>>>>

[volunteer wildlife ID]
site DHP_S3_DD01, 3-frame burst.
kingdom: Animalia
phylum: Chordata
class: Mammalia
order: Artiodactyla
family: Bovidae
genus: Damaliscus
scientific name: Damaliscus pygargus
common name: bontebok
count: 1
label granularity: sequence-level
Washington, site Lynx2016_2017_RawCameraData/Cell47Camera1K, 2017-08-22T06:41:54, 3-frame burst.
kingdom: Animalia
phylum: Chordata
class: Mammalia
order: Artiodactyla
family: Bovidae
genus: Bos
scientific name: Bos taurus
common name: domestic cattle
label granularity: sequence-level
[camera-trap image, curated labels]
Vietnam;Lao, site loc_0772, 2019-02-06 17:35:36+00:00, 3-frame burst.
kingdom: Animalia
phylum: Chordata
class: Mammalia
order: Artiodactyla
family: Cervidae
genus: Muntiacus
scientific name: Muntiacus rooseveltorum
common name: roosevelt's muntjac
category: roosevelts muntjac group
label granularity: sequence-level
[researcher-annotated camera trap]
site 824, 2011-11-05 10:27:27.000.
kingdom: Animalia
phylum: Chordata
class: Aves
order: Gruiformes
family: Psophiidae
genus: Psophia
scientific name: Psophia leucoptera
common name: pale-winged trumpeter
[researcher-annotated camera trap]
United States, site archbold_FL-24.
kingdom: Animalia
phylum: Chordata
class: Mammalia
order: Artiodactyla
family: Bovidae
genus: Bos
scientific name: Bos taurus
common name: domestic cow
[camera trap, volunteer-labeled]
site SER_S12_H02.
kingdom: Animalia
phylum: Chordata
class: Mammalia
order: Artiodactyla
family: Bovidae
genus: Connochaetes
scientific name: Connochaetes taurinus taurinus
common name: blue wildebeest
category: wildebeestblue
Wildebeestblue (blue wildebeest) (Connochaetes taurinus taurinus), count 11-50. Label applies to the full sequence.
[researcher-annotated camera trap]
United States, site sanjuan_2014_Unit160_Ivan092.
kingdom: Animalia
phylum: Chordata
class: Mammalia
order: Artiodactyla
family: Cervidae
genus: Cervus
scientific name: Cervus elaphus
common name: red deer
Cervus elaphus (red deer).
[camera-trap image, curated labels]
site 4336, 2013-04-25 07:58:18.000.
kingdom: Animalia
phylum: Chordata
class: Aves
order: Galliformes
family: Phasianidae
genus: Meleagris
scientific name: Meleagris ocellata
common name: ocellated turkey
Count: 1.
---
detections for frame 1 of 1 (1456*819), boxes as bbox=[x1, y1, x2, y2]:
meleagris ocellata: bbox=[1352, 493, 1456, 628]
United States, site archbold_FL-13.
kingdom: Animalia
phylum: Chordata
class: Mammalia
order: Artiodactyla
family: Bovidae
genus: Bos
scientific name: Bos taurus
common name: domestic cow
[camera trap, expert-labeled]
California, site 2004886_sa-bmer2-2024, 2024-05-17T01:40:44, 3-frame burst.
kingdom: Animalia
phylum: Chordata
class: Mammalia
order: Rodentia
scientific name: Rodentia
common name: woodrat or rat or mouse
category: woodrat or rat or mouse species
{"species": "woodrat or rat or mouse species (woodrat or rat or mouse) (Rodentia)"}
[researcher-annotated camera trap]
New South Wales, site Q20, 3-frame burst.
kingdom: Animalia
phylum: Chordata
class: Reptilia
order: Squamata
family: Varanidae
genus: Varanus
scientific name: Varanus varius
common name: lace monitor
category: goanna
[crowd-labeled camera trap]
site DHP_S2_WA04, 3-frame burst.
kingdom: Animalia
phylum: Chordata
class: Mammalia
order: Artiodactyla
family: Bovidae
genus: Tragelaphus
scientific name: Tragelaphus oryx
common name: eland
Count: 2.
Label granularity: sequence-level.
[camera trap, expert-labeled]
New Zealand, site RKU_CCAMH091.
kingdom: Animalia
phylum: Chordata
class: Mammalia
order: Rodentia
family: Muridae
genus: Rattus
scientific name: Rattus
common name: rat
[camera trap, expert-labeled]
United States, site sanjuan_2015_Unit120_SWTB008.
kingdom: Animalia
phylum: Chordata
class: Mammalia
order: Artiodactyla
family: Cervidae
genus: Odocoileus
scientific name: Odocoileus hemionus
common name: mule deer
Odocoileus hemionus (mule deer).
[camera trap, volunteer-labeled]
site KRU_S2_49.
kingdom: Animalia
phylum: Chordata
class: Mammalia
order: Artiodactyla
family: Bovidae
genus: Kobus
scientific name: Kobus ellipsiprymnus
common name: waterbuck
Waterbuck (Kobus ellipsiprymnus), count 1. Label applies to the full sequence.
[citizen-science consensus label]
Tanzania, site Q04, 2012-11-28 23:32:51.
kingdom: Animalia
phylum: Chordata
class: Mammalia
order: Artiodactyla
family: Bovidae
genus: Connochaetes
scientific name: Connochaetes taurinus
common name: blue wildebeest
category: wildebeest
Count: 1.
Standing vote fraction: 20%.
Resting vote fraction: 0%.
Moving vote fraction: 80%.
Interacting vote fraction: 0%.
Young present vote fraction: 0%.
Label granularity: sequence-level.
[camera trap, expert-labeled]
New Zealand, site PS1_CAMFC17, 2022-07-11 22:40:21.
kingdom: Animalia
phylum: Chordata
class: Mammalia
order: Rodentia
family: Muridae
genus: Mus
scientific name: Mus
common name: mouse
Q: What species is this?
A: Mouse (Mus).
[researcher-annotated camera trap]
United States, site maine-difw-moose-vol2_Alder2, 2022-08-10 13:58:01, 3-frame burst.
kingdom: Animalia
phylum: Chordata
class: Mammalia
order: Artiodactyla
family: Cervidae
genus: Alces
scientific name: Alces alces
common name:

<<<<

:: The problem ::
Word for word, retype all of the material.

:: Task response ::
[volunteer wildlife ID]
site DHP_S3_DD01, 3-frame burst.
kingdom: Animalia
phylum: Chordata
class: Mammalia
order: Artiodactyla
family: Bovidae
genus: Damaliscus
scientific name: Damaliscus pygargus
common name: bontebok
count: 1
label granularity: sequence-level
Washington, site Lynx2016_2017_RawCameraData/Cell47Camera1K, 2017-08-22T06:41:54, 3-frame burst.
kingdom: Animalia
phylum: Chordata
class: Mammalia
order: Artiodactyla
family: Bovidae
genus: Bos
scientific name: Bos taurus
common name: domestic cattle
label granularity: sequence-level
[camera-trap image, curated labels]
Vietnam;Lao, site loc_0772, 2019-02-06 17:35:36+00:00, 3-frame burst.
kingdom: Animalia
phylum: Chordata
class: Mammalia
order: Artiodactyla
family: Cervidae
genus: Muntiacus
scientific name: Muntiacus rooseveltorum
common name: roosevelt's muntjac
category: roosevelts muntjac group
label granularity: sequence-level
[researcher-annotated camera trap]
site 824, 2011-11-05 10:27:27.000.
kingdom: Animalia
phylum: Chordata
class: Aves
order: Gruiformes
family: Psophiidae
genus: Psophia
scientific name: Psophia leucoptera
common name: pale-winged trumpeter
[researcher-annotated camera trap]
United States, site archbold_FL-24.
kingdom: Animalia
phylum: Chordata
class: Mammalia
order: Artiodactyla
family: Bovidae
genus: Bos
scientific name: Bos taurus
common name: domestic cow
[camera trap, volunteer-labeled]
site SER_S12_H02.
kingdom: Animalia
phylum: Chordata
class: Mammalia
order: Artiodactyla
family: Bovidae
genus: Connochaetes
scientific name: Connochaetes taurinus taurinus
common name: blue wildebeest
category: wildebeestblue
Wildebeestblue (blue wildebeest) (Connochaetes taurinus taurinus), count 11-50. Label applies to the full sequence.
[researcher-annotated camera trap]
United States, site sanjuan_2014_Unit160_Ivan092.
kingdom: Animalia
phylum: Chordata
class: Mammalia
order: Artiodactyla
family: Cervidae
genus: Cervus
scientific name: Cervus elaphus
common name: red deer
Cervus elaphus (red deer).
[camera-trap image, curated labels]
site 4336, 2013-04-25 07:58:18.000.
kingdom: Animalia
phylum: Chordata
class: Aves
order: Galliformes
family: Phasianidae
genus: Meleagris
scientific name: Meleagris ocellata
common name: ocellated turkey
Count: 1.
---
detections for frame 1 of 1 (1456*819), boxes as bbox=[x1, y1, x2, y2]:
meleagris ocellata: bbox=[1352, 493, 1456, 628]
United States, site archbold_FL-13.
kingdom: Animalia
phylum: Chordata
class: Mammalia
order: Artiodactyla
family: Bovidae
genus: Bos
scientific name: Bos taurus
common name: domestic cow
[camera trap, expert-labeled]
California, site 2004886_sa-bmer2-2024, 2024-05-17T01:40:44, 3-frame burst.
kingdom: Animalia
phylum: Chordata
class: Mammalia
order: Rodentia
scientific name: Rodentia
common name: woodrat or rat or mouse
category: woodrat or rat or mouse species
{"species": "woodrat or rat or mouse species (woodrat or rat or mouse) (Rodentia)"}
[researcher-annotated camera trap]
New South Wales, site Q20, 3-frame burst.
kingdom: Animalia
phylum: Chordata
class: Reptilia
order: Squamata
family: Varanidae
genus: Varanus
scientific name: Varanus varius
common name: lace monitor
category: goanna
[crowd-labeled camera trap]
site DHP_S2_WA04, 3-frame burst.
kingdom: Animalia
phylum: Chordata
class: Mammalia
order: Artiodactyla
family: Bovidae
genus: Tragelaphus
scientific name: Tragelaphus oryx
common name: eland
Count: 2.
Label granularity: sequence-level.
[camera trap, expert-labeled]
New Zealand, site RKU_CCAMH091.
kingdom: Animalia
phylum: Chordata
class: Mammalia
order: Rodentia
family: Muridae
genus: Rattus
scientific name: Rattus
common name: rat
[camera trap, expert-labeled]
United States, site sanjuan_2015_Unit120_SWTB008.
kingdom: Animalia
phylum: Chordata
class: Mammalia
order: Artiodactyla
family: Cervidae
genus: Odocoileus
scientific name: Odocoileus hemionus
common name: mule deer
Odocoileus hemionus (mule deer).
[camera trap, volunteer-labeled]
site KRU_S2_49.
kingdom: Animalia
phylum: Chordata
class: Mammalia
order: Artiodactyla
family: Bovidae
genus: Kobus
scientific name: Kobus ellipsiprymnus
common name: waterbuck
Waterbuck (Kobus ellipsiprymnus), count 1. Label applies to the full sequence.
[citizen-science consensus label]
Tanzania, site Q04, 2012-11-28 23:32:51.
kingdom: Animalia
phylum: Chordata
class: Mammalia
order: Artiodactyla
family: Bovidae
genus: Connochaetes
scientific name: Connochaetes taurinus
common name: blue wildebeest
category: wildebeest
Count: 1.
Standing vote fraction: 20%.
Resting vote fraction: 0%.
Moving vote fraction: 80%.
Interacting vote fraction: 0%.
Young present vote fraction: 0%.
Label granularity: sequence-level.
[camera trap, expert-labeled]
New Zealand, site PS1_CAMFC17, 2022-07-11 22:40:21.
kingdom: Animalia
phylum: Chordata
class: Mammalia
order: Rodentia
family: Muridae
genus: Mus
scientific name: Mus
common name: mouse
Q: What species is this?
A: Mouse (Mus).
[researcher-annotated camera trap]
United States, site maine-difw-moose-vol2_Alder2, 2022-08-10 13:58:01, 3-frame burst.
kingdom: Animalia
phylum: Chordata
class: Mammalia
order: Artiodactyla
family: Cervidae
genus: Alces
scientific name: Alces alces
common name:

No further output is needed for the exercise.